Thank God for the sunshine! (=
Ahhh... there's something so uplifting about waking up to a bright, cheerful morning with the sun's rays pouring into your apartment through curtains drawn wide open. I instantly felt better this morning, and although I've learnt through experience that counter-intuitively, when the sun shines it does NOT mean that it's nice and warm out there, that doesn't matter, for now. (= I am sitting at my desk listening to Mariah Carey's 1993 album "Music Box", feeling the warmth of the sunshine on my cheeks and thinking to myself "O what a beautiful morning, o what a beautiful day!" (=
It won't be too long now before I get to take a stroll in Hyde Park and have that picnic I've always wanted but always tak jadi! And it won't be too long before I go and see for myself if there really is a sakura tree outside Royal Albert Hall. (=
You know I've always thought there are two ways to miss something/someone... i.e. the 'sad' way and the 'happy' way'. At the moment I really miss home, in a 'happy' way. I don't know how I could even have entertained the idea of not going home at all in my third year? What was I even thinking?? I can't bear to be away from home for a year, let alone two! Another thing is that, the closer I come to completing my second year of studies here in London (and the more I realise how dead I am if I don't start pulling up my socks and doing some work!!!), the more I know how little I actually know of what I want to do after I graduate, my plans for work, etc. Sometimes I feel it's simply not right for a seemingly 'high-achiever' scholar to not have any specific goals or ambitions to work towards. To go through the motions everyday with as much motivation as a goldfish in its bowl. They say you should shoot for the moon, cos then even if you miss you'd land among the stars. At the moment I'm barely aiming for outside the stratosphere! Surely there is a difference between contentedness and apathy, and the line that separates the two is sure thin, in my case. That said, I commit my whole future into His hands; and I know that whatever I do plan or don't plan, things will ultimately come to pass as He wills it.

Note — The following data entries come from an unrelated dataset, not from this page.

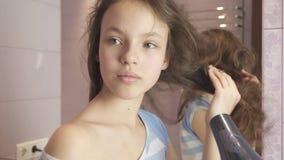 Schönes jugendlich Mädchen trocknet Haar ein hairdryer im Badezimmervorrat-Gesamtlängenvideo stock footage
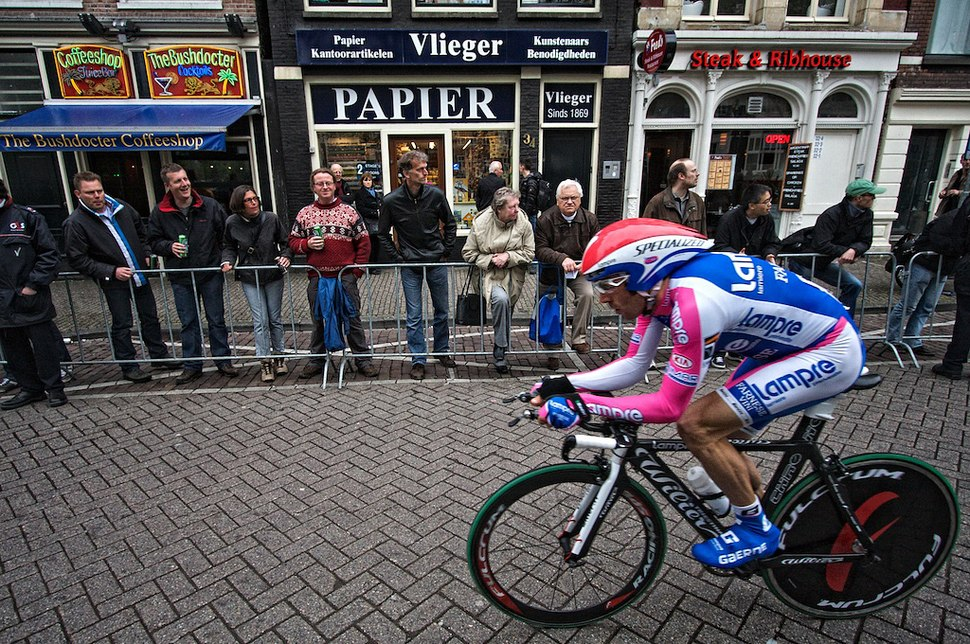 A man riding a bike while wearing a blue, white, and pink skinsuit.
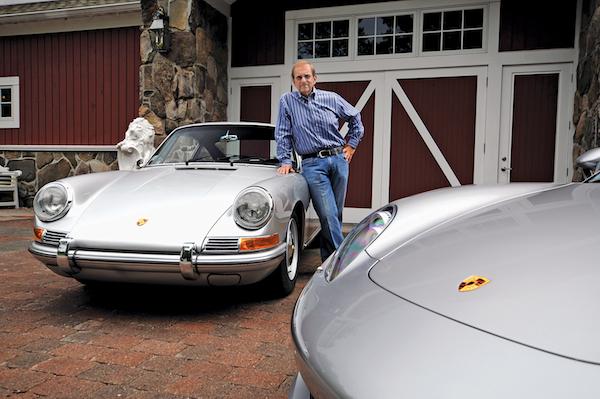 Michael J. Kitredge II standing next to two Porsche sports cars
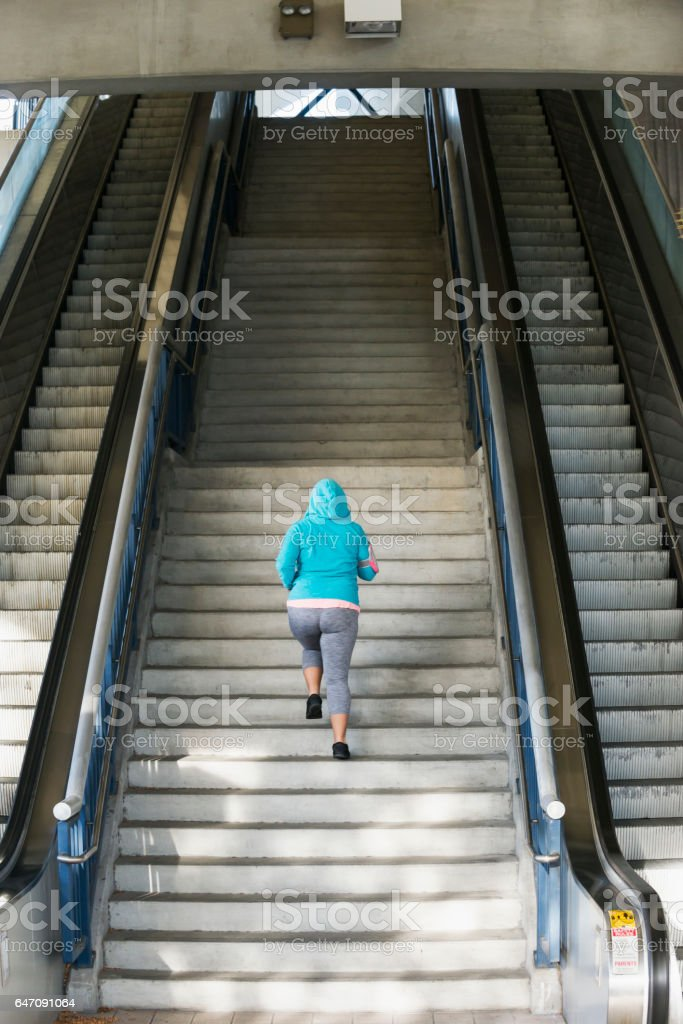 Woman running up steep staircase stock photo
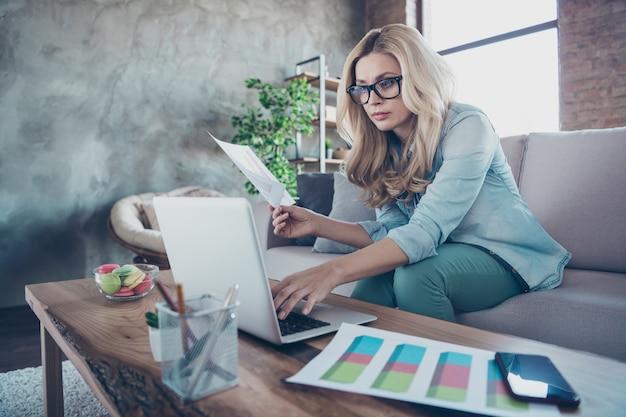 Portret van ervaren bekwame slimme slimme golvende haired dame die op laptop werkt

It won't be too long now before I get to take a stroll in Hyde Park and have that picnic I've always wanted but always tak jadi! And it won't be too long before I go and see for myself if there really is a sakura tree outside Royal Albert Hall. (=
You know I've always thought there are two ways to miss something/someone... i.e. the 'sad' way and the 'happy' way'. At the moment I really miss home, in a 'happy' way. I don't know how I could even have entertained the idea of not going home at all in my third year? What was I even thinking?? I can't bear to be away from home for a year, let alone two! Another thing is that, the closer I come to completing my second year of studies here in London (and the more I realise how dead I am if I don't start pulling up my socks and doing some work!!!), the more I know how little I actually know of what I want to do after I graduate, my plans for work, etc. Sometimes I feel it's simply not right for a seemingly 'high-achiever' scholar to not have any specific goals or ambitions to work towards. To go through the motions everyday with as much motivation as a goldfish in its bowl. They say you should shoot for the moon, cos then even if you miss you'd land among the stars. At the moment I'm barely aiming for outside the stratosphere! Surely there is a difference between contentedness and apathy, and the line that separates the two is sure thin, in my case. That said, I commit my whole future into His hands; and I know that whatever I do plan or don't plan, things will ultimately come to pass as He wills it.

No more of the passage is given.